Pelas fotos e datas a Fátima deve ter mais ano menos ano a minha idade, pelo que tudo o que escreveu me trouxe às mesmas lembranças e locais de Lisboa.

Quanto ao Pai Natal tambem soube da verdade na escola, mas deixei «andar» para ,não desiludir os meus pais que tanto gostavam da minha surpresa.

Hoje já não existe essa magia.

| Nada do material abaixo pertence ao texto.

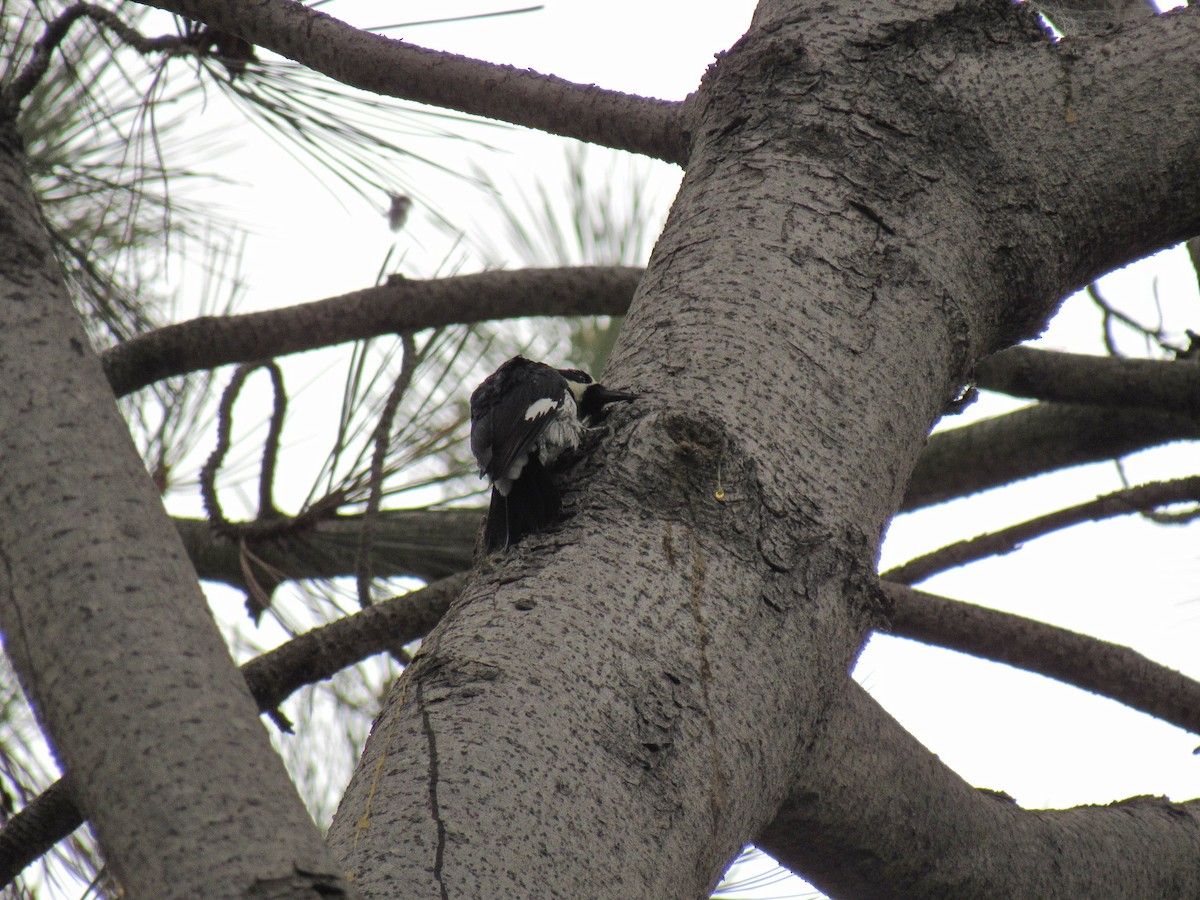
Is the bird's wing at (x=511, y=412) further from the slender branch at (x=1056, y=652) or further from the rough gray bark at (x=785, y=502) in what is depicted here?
the slender branch at (x=1056, y=652)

As crianças deitam-se tarde sabem tudo pela internet ou televisão.

Assim como desapareceram essas grandes lojas e armazens que referiu, perdeu-se tambem a magia do Natal.

Parabéns pelo seu texto e já agora um Bom Ano de 2012.

Cumprimentos

José Leite

Pezinhos na Areia disse...

Obrigada José, afinal ainda conseguimos, nem que seja por breves momentos, recordar e viver a magia do Natal...o que já não acontece, como referiu, hoje em dia.
No nosso tempo, ainda podíamos associar a realidade à fantasia e isso era tão saudável...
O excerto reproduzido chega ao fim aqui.